86 DE 95 – CATEQUESIS DEL SANTO PADRE BENEDICTO XVI: LA ORACIÓN DE JESÚS EN LA ÚLTIMA CENA
AUDIENCIA GENERAL DEL 11 DE ENERO DE 2012
La Oración de Jesús en la Última Cena
Queridos hermanos y hermanas:
En nuestro camino de reflexión sobre la
oración de Jesús, que nos presentan los Evangelios, quiero meditar hoy
sobre el momento, especialmente solemne, de su oración en la última
Cena.
El trasfondo temporal y emocional del
convite en el que Jesús se despide de sus amigos es la inminencia de su
muerte, que él siente ya cercana. Jesús había comenzado a hablar de su
Pasión ya desde hacía tiempo, tratando incluso de implicar cada vez más a
sus discípulos en esta perspectiva. El Evangelio según san Marcos
relata que desde el comienzo del viaje hacia Jerusalén, en los poblados
de la lejana Cesarea de Filipo, Jesús había comenzado «a instruirlos:
“el Hijo del hombre tiene que padecer mucho, ser reprobado por los
ancianos, sumos sacerdotes y escribas, ser ejecutado y resucitar a los
tres días”» (Mc 8, 31). Además, precisamente en los días en que
se preparaba para despedirse de sus discípulos, la vida del pueblo
estaba marcada por la cercanía de la Pascua, o sea, del memorial de la
liberación de Israel de Egipto. Esta liberación, experimentada en el
pasado y esperada de nuevo en el presente y para el futuro, se revivía
en las celebraciones familiares de la Pascua. La última Cena se inserta
en este contexto, pero con una novedad de fondo. Jesús mira a su pasión,
muerte y resurrección, siendo plenamente consciente de ello. Él quiere
vivir esta Cena con sus discípulos con un carácter totalmente especial y
distinto de los demás convites; es su Cena, en la que dona Algo
totalmente nuevo: se dona a sí mismo. De este modo, Jesús celebra su
Pascua, anticipa su cruz y su resurrección.
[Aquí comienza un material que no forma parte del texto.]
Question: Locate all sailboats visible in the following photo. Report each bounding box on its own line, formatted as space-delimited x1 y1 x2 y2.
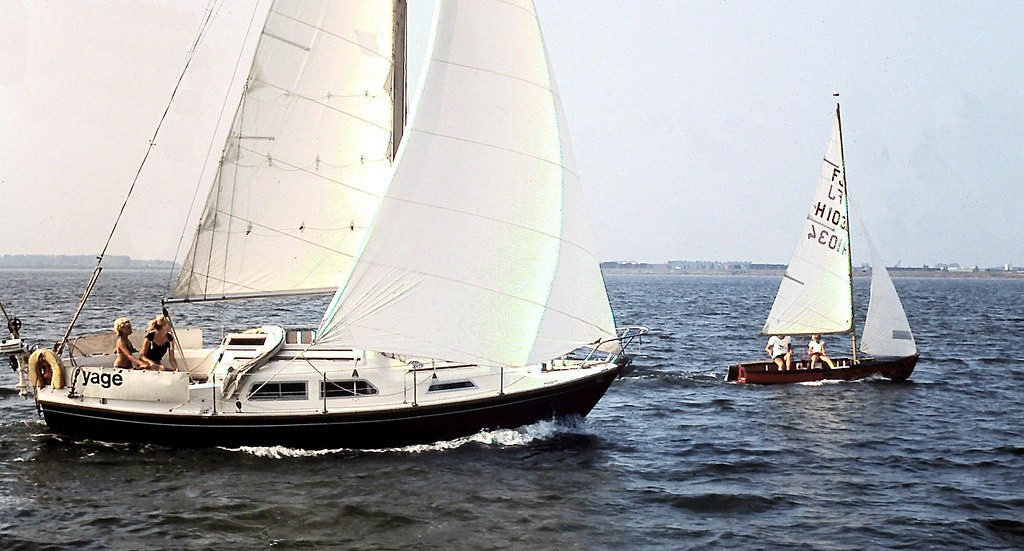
726 91 920 386
0 0 649 454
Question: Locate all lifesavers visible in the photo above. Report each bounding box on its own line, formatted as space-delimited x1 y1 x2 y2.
27 348 65 389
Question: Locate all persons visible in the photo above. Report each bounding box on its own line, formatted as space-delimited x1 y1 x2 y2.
765 334 793 371
808 333 836 370
113 317 148 369
137 315 180 372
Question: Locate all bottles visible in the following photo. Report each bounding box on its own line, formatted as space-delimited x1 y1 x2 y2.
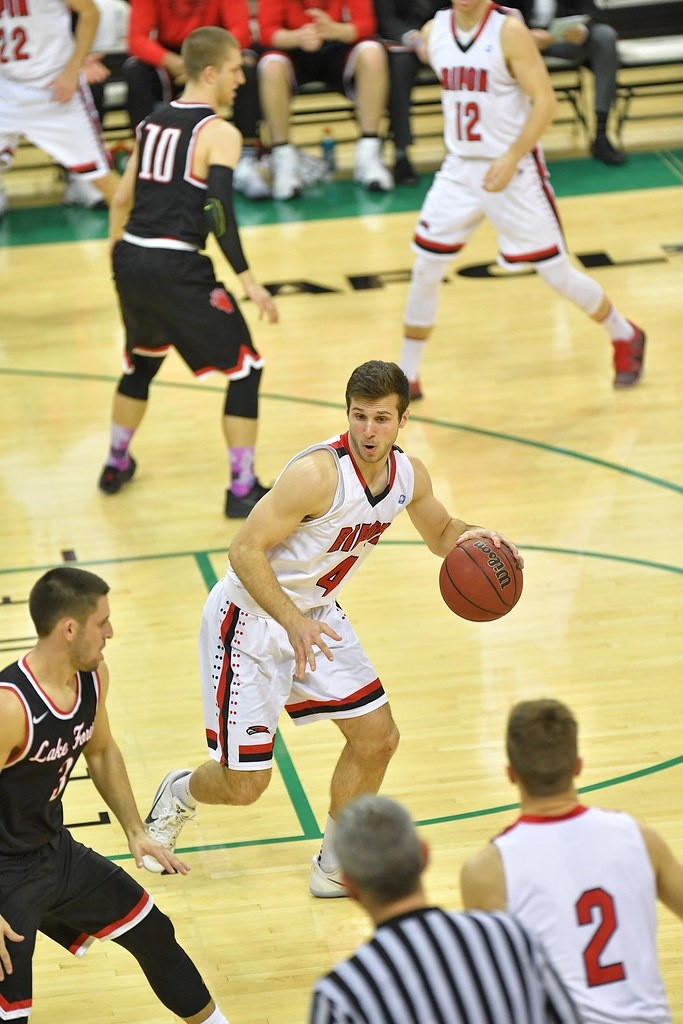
318 127 336 172
113 139 131 176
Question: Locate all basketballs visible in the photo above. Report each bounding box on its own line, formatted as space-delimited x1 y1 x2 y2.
438 536 524 623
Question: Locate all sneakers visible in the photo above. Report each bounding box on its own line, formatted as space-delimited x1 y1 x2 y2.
409 381 423 400
226 480 272 518
99 456 136 495
140 769 196 874
309 854 350 898
612 319 646 385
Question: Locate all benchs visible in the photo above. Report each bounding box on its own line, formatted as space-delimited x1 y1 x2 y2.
0 35 683 183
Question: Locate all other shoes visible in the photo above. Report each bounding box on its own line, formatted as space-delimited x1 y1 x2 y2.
61 176 103 208
590 135 625 165
393 155 419 186
352 137 394 191
271 146 302 199
233 159 269 198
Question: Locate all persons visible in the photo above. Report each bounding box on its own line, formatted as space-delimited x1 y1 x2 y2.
142 360 524 898
99 26 279 520
0 0 626 214
461 698 683 1024
0 567 232 1024
309 796 585 1024
396 0 646 401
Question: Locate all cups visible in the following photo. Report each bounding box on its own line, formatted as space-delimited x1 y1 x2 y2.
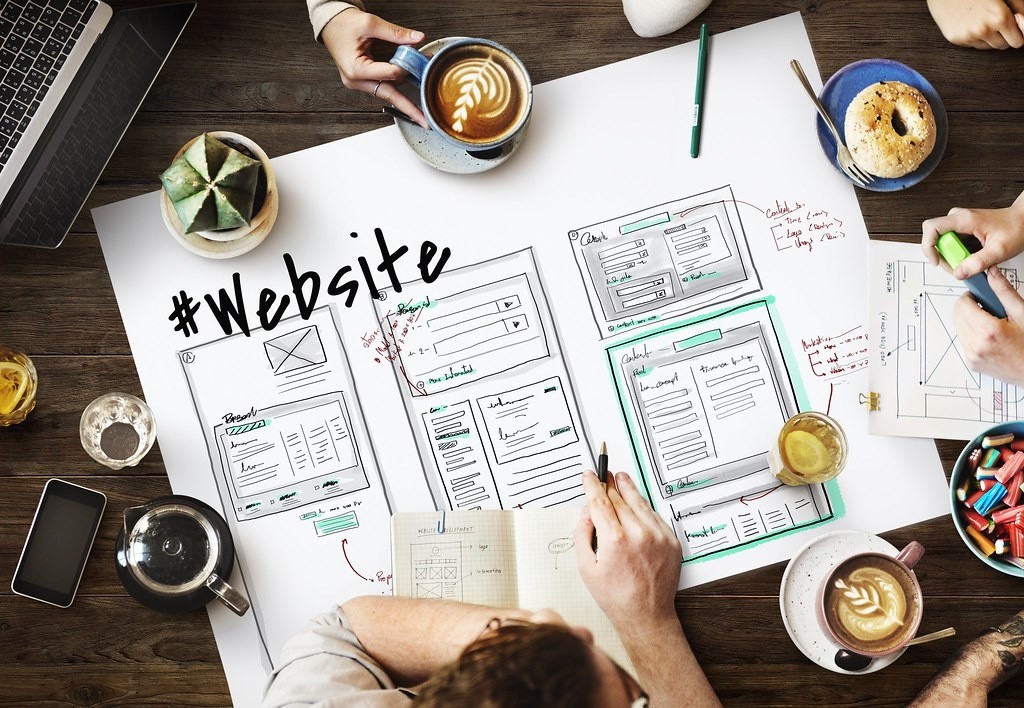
79 392 157 469
820 541 926 656
770 411 847 485
390 39 535 149
0 344 37 427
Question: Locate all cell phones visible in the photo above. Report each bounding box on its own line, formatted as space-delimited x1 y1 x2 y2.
11 478 108 607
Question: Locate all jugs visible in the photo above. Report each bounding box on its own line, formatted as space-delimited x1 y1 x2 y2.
114 495 251 617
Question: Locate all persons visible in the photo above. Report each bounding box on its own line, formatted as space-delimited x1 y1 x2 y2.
907 609 1024 708
306 0 713 130
921 189 1024 389
927 0 1024 50
261 470 722 708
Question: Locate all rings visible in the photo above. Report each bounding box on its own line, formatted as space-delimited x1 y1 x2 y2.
371 80 383 97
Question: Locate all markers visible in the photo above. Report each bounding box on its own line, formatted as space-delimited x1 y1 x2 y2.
938 231 1007 319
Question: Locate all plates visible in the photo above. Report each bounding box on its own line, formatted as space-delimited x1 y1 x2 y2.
158 178 279 260
780 530 924 676
394 34 529 174
817 59 948 191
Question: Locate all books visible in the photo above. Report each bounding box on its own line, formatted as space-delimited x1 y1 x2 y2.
390 511 639 681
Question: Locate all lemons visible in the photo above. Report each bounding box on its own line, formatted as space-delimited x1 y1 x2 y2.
0 361 28 414
785 430 828 474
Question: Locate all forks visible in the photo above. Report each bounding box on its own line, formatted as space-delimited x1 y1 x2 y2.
791 59 876 187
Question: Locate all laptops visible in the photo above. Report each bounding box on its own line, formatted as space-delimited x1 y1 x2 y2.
0 0 198 249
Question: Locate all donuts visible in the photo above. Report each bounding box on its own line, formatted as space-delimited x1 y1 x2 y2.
844 80 936 178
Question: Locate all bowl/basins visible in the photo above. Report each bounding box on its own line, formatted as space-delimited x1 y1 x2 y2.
950 420 1024 577
169 130 275 240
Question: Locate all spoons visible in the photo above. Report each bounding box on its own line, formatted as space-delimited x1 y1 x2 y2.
383 106 503 159
836 628 956 670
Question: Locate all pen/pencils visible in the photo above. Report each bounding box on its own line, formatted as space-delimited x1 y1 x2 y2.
690 22 709 158
592 441 609 563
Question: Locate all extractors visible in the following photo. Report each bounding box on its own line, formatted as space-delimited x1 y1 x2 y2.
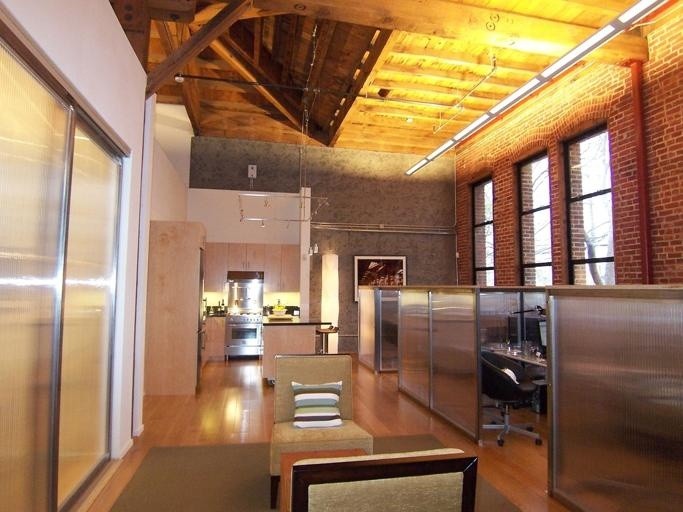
227 271 264 283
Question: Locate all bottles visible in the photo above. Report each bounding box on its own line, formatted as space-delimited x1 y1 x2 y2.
217 301 221 317
221 299 225 317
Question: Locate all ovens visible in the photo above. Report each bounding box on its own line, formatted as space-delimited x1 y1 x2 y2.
224 323 264 361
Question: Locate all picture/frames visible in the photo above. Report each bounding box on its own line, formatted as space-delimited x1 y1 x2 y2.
354 254 407 304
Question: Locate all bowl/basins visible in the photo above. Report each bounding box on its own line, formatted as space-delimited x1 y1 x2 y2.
272 309 288 316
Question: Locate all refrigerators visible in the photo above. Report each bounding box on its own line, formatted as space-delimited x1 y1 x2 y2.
196 247 207 394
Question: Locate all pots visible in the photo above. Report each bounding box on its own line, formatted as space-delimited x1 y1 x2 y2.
235 298 258 313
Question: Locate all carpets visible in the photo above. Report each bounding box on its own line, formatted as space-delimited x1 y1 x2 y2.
111 434 524 511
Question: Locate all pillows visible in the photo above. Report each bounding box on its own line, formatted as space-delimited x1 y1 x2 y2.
288 377 343 427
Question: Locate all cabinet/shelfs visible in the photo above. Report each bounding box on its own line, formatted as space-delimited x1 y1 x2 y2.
207 316 226 362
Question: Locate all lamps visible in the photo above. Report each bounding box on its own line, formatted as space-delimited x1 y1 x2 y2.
320 248 340 354
306 243 318 259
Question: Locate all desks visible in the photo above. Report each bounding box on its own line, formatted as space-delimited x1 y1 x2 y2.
489 342 546 373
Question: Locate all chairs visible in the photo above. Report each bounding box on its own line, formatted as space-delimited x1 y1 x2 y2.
289 449 477 511
268 353 374 510
480 349 543 446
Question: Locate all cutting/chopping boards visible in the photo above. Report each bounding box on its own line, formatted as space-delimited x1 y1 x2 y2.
268 315 293 320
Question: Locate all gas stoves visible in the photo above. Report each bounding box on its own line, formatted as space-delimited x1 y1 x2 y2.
225 313 263 324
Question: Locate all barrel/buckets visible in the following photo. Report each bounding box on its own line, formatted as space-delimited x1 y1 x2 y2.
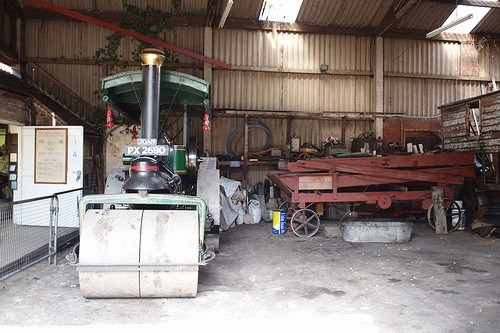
272 209 287 234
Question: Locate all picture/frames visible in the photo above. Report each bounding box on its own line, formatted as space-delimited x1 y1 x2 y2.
34 128 68 184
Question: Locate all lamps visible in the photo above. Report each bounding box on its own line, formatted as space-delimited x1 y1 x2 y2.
320 65 328 72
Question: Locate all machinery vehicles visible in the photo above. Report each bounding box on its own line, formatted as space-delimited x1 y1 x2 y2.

Esta novedad la pone de relieve la
cronología de la última Cena en el Evangelio de san Juan, el cual no la
describe como la cena pascual, precisamente porque Jesús quiere
inaugurar algo nuevo, celebrar su Pascua, vinculada ciertamente a los
acontecimientos del Éxodo. Para san Juan, Jesús murió en la cruz
precisamente en el momento en que, en el templo de Jerusalén, se
inmolaban los corderos pascuales.
¿Cuál es entonces el núcleo de esta Cena?
Son los gestos de partir el pan, de distribuirlo a los suyos y de
compartir el cáliz del vino con las palabras que los acompañan y en el
contexto de oración en el que se colocan: es la institución de la
Eucaristía, es la gran oración de Jesús y de la Iglesia. Pero miremos un
poco más de cerca este momento.
Ante todo, las tradiciones neotestamentarias de la institución de la Eucaristía (cf. 1 Co 11, 23-25; Lc 22, 14-20; Mc 14, 22-25; Mt26,
26-29), al indicar la oración que introduce los gestos y las palabras
de Jesús sobre el pan y sobre el vino, usan dos verbos paralelos y
complementarios. San Pablo y san Lucas hablan de eucaristía/acción de gracias: «tomando pan, después de pronunciar la acción de gracias, lo partió y se lo dio» (Lc 22, 19). San Marcos y san Mateo, en cambio, ponen de relieve el aspecto deeulogia/bendición: «tomó pan y, pronunciando la bendición, lo partió y se lo dio» (Mc 14, 22). Ambos términos griegos eucaristeín yeulogeín remiten a la berakha
judía, es decir, a la gran oración de acción de gracias y de bendición
de la tradición de Israel con la que comenzaban los grandes convites.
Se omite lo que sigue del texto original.